Consegne
1. Rispondi alle seguenti domande basandoti sull'estratto fornito:
(a) In quale data si è svolta la Conferenza di Alghero?
(b) A quale pagina si condannano coloro che hanno voluto normalizzare l'italiano?
(c) In quale anno il Consiglio Comunale di Bosa approvò la deliberazione in difesa del bilinguismo?
2. Traduci in inglese questa frase dell'estratto fornito: "Dunque non posso essere certo indicato come uno dei “nemici” su cui si appunta la vis polemica di Corongiu (che ce l’ha soprattutto con i comunisti) e non si tratta di una questione personale."
3. Riporta fedelmente il passo dell'estratto fornito che va da "Trovo però del" fino a "difesa del bilinguismo." compreso.

Per il resto, trovo molte cose banali e perfino condivisibili, anche se la ricostruzione della “questione linguistica” in chiave anti-accademica viene fatta con molta ingenuità e con l’obiettivo scoperto di finalizzare la storia del mondo alla provvidenziale e illuminata azione di Giuseppe Corongiu, nuovo Alessandro Manzoni. Eppure proprio Manzoni è criticato per il ruolo verticistico assunto nella nascita della lingua italiana standard e a p. 156 si condannano coloro che hanno voluto normalizzare l’italiano e si apprezza la posizione più democratica a favore del multilinguismo di Graziadio Isaia Ascoli.

Trovo però del tutto inaccettabile il tono aggressivo verso <<gli accademici nichilisti e carichi – chissà perché – d’invidia>> e l’attacco frontale ai docenti dell’Università di Sassari additati come <<nemici del bilinguismo>>, con una ricostruzione dei fatti (penso alla Conferenza di Alghero del 10 dicembre 2011) decisamente scorretta. L’incontro è stato certo vivace, ma nessuna polemica si è svolta nei miei confronti, quando ho citato una frase di un mio zio poeta sardo Giovanni Nurchi, oppure quando ho ricordato il mio maestro Giovanni Lilliu oppure quando ho richiamato la mia antica appartenenza alla Sotziedade de sa limba sarda e la mia specializzazione in Studi Sardi (dove ha insegnato Antonio Sanna), infine quando ho esibito la deliberazione del Consiglio Comunale di Bosa approvata nel lontano 1976 su mia proposta, in difesa del bilinguismo.

Dunque non posso essere certo indicato come uno dei  “nemici” su cui si appunta la vis polemica di Corongiu (che ce l’ha soprattutto con i comunisti) e non si tratta di una questione personale.

Materiale fornito

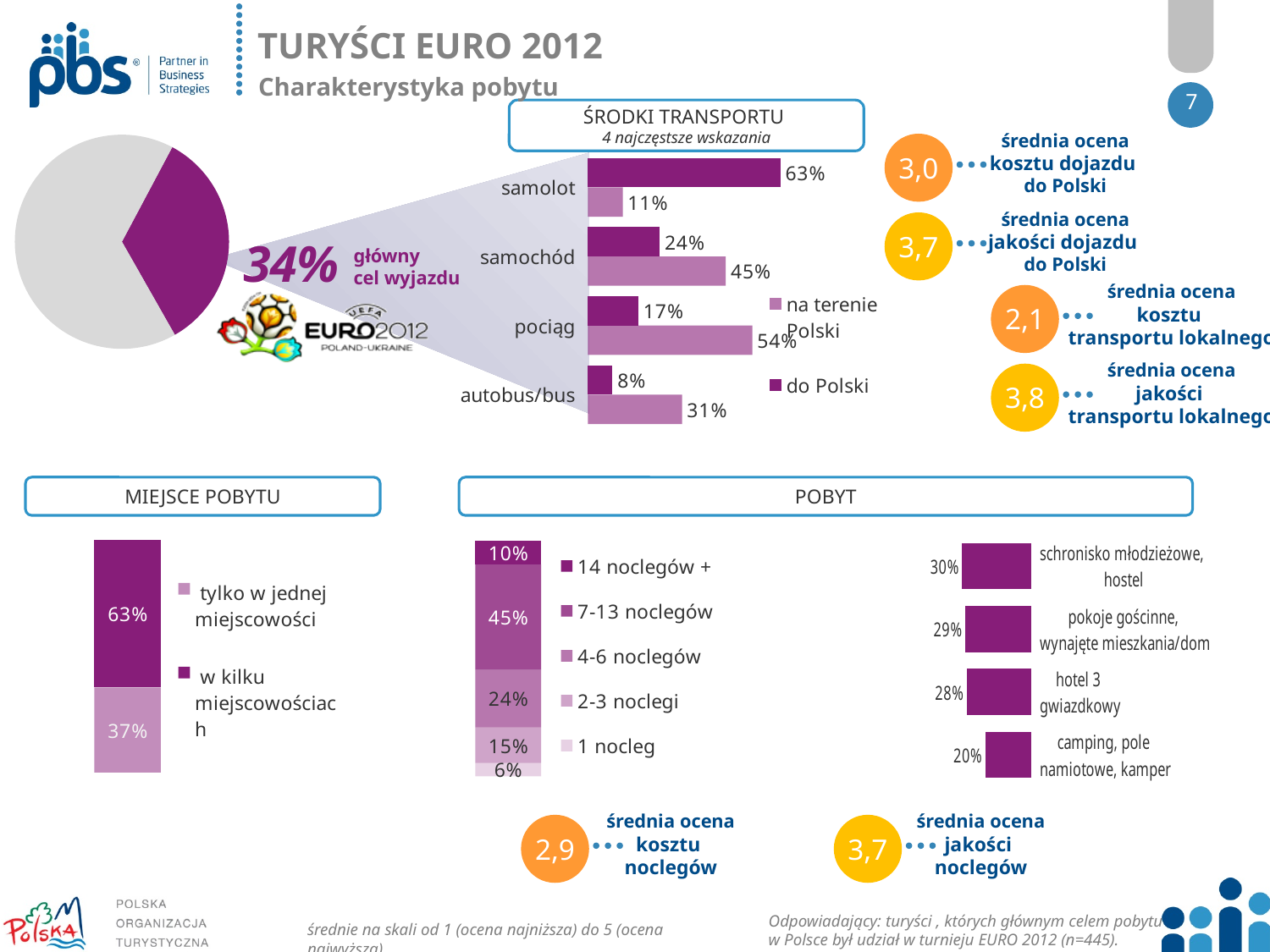
In the POBYT section bar chart of accommodation types, which category has the lowest value? camping, pole namiotowe, kamper In the POBYT stacked bar, what is the total of all segments? 100% In the POBYT stacked bar, what is the value for the '7-13 noclegów' segment? 45% In the ŚRODKI TRANSPORTU chart, how many transport categories are shown? 4 In the ŚRODKI TRANSPORTU chart, which category has the lowest value in the 'do Polski' series? autobus/bus In the ŚRODKI TRANSPORTU chart, what is the value for pociąg in the 'na terenie Polski' series? 54% In the pie chart at the top left, what share is labelled as 'główny cel wyjazdu'? 34% In the POBYT section bar chart of accommodation types, what is the value for 'hotel 3 gwiazdkowy'? 28% In the ŚRODKI TRANSPORTU chart, what is the value for samolot in the 'do Polski' series? 63% In the ŚRODKI TRANSPORTU chart, how many series does the legend list? 2 What type of chart is the ŚRODKI TRANSPORTU chart? bar chart In the ŚRODKI TRANSPORTU chart, what is the difference between the 'na terenie Polski' and 'do Polski' values for samochód? 21%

Soluzioni
1.
(a) Il 10 dicembre 2011.
(b) A p. 156.
(c) Nel 1976.

2. So I certainly cannot be named as one of the “enemies” at whom Corongiu's polemical zeal is aimed (he is angry above all with the communists), and this is not a personal matter.

3.
Trovo però del tutto inaccettabile il tono aggressivo verso <<gli accademici nichilisti e carichi – chissà perché – d’invidia>> e l’attacco frontale ai docenti dell’Università di Sassari additati come <<nemici del bilinguismo>>, con una ricostruzione dei fatti (penso alla Conferenza di Alghero del 10 dicembre 2011) decisamente scorretta. L’incontro è stato certo vivace, ma nessuna polemica si è svolta nei miei confronti, quando ho citato una frase di un mio zio poeta sardo Giovanni Nurchi, oppure quando ho ricordato il mio maestro Giovanni Lilliu oppure quando ho richiamato la mia antica appartenenza alla Sotziedade de sa limba sarda e la mia specializzazione in Studi Sardi (dove ha insegnato Antonio Sanna), infine quando ho esibito la deliberazione del Consiglio Comunale di Bosa approvata nel lontano 1976 su mia proposta, in difesa del bilinguismo.